A man serving a life sentence in state prison for a 2008 Tulsa shooting death will receive a new trial in federal court as a result of the U.S. Supreme Court decision in McGirt vs. Oklahoma issued last summer.
Jimmy Glenn Hendrix, 41, faces a first-degree murder charge in Tulsa federal court in connection with the shooting death of Jerrod Young, 26.
A Tulsa County District Court jury in 2008 found Hendrix guilty in the first-degree murder of Young outside an apartment near 41st Street and 129th East Avenue, in what prosecutors at the time called a drug-related crime.

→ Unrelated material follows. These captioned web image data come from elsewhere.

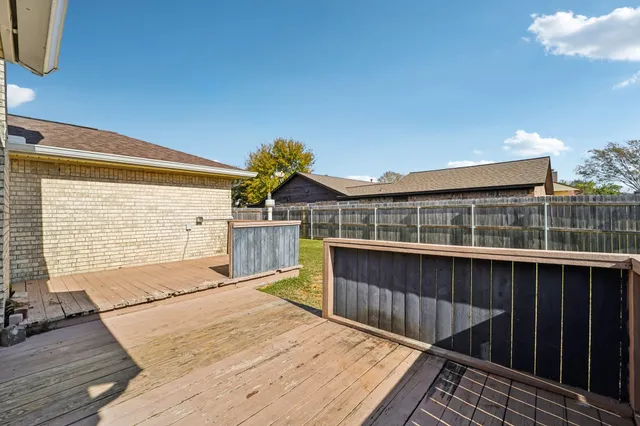 $260,000 | 4111 Woodhampton Drive, Pasadena, TX 77505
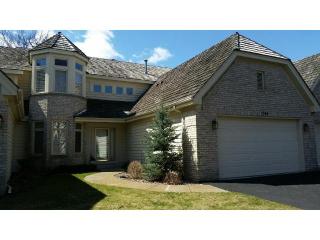 2064 Sherwood Ln, Hopkins, MN 55305-2413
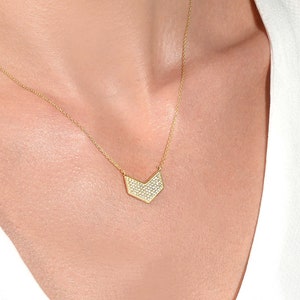 14K Solid Gold Diamond Chevron Necklace / Dainty V Necklace / Minimalist Chevron V Necklace in 14k Solid Gold / Pave Diamond Necklace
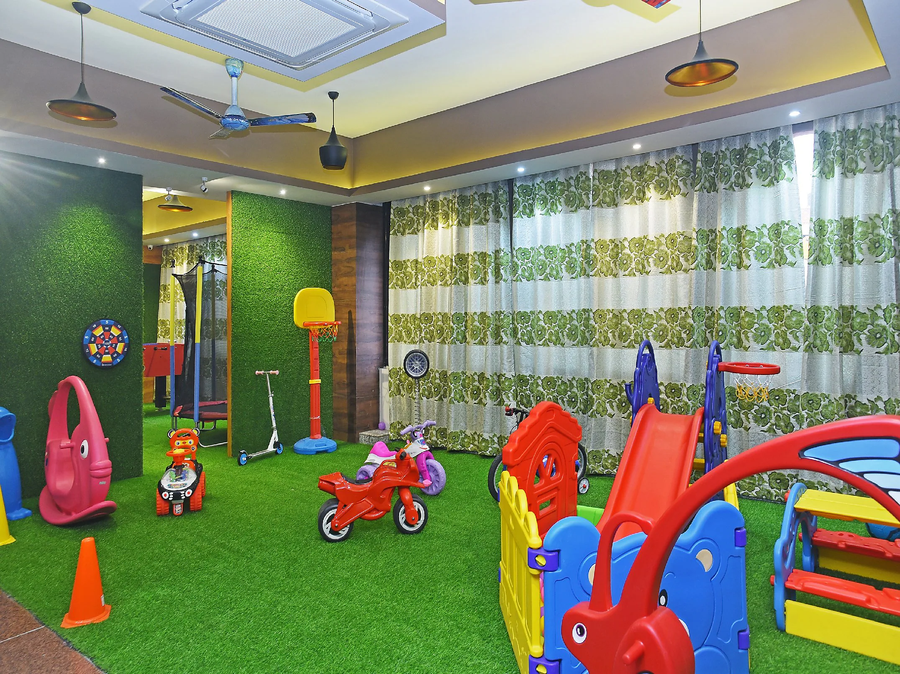 Hotel Arco Palace,Sindhi Camp,3 star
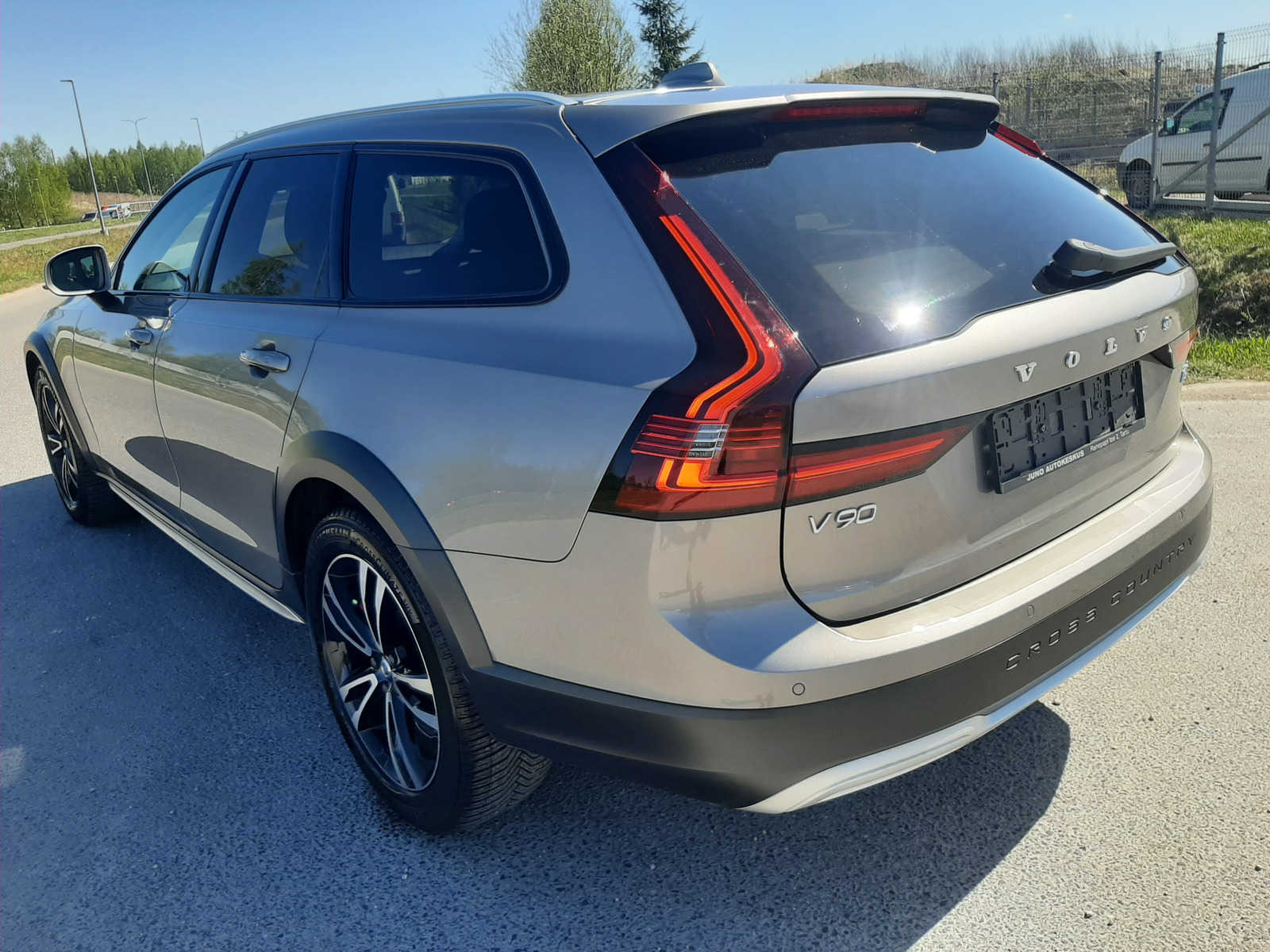 Volvo V90 Cross Country 2020, kuva 6/29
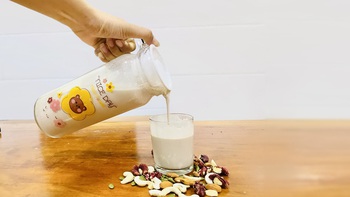 Uống nhiều ‘sữa hạt’ có thể gây sỏi mật?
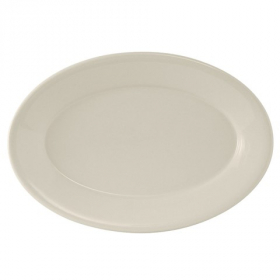 Tuxton - Reno Platter with Wide Rim, 12.625x8.75 Oval Eggshell China, 12 count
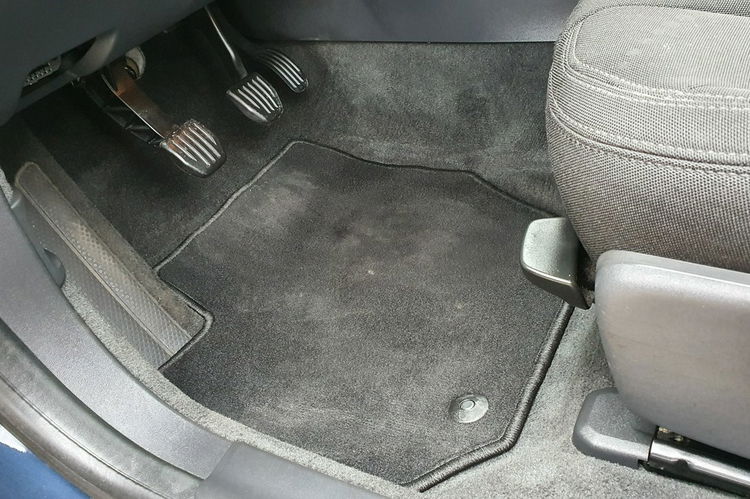 Volvo XC 60 2.0 R5 D3 # Kinetic # Manual # Serwis do Końca # zdjęcie 14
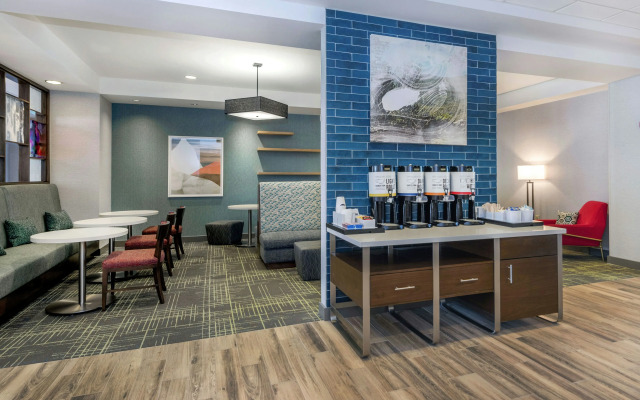 Hampton Inn & Suites Burlington, NC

A judge sentenced Hendrix to a life prison term for the murder conviction and a 30-year prison term for possessing a handgun as a felon.
Federal law enforcement officials in Oklahoma have been filing hundreds of cases otherwise handled in state court since a July 2020 U.S. Supreme Court decision ruled that Oklahoma didn’t have jurisdiction to try cases when the crime involved an American Indian and it occurred within the boundaries of the Muscogee (Creek) Nation reservation, which includes much of Tulsa County.
Since the McGirt ruling was issued, an Oklahoma appellate court has issued rulings expanding the measure to include the Cherokee, Chickasaw, Choctaw and Seminole nations’ Oklahoma tribal reservations.
In the federal case filed Monday involving Hendrix, he is a Cherokee Nation tribal member and the murder occurred within the Muscogee (Creek) Nation reservation boundaries, according to court records.
An affidavit submitted in support of an arrest warrant for Hendrix indicates that Young was found March 11, 2008, on the ground at the Brandywine Apartment complex, located in the 4000 block of South 130th East Avenue.
Witnesses reported that Hendrix was one of four people talking to Young shortly before he was shot.
Hendrix was later seen standing over Young, pointing a black semi-automatic handgun at the victim before threatening others not to tell anyone about the shooting.
The arrest warrant was issued after Tulsa County District Judge Tracy Priddy on Thursday vacated Hendrix’s state murder conviction and life sentence, citing the McGirt ruling, according to court records.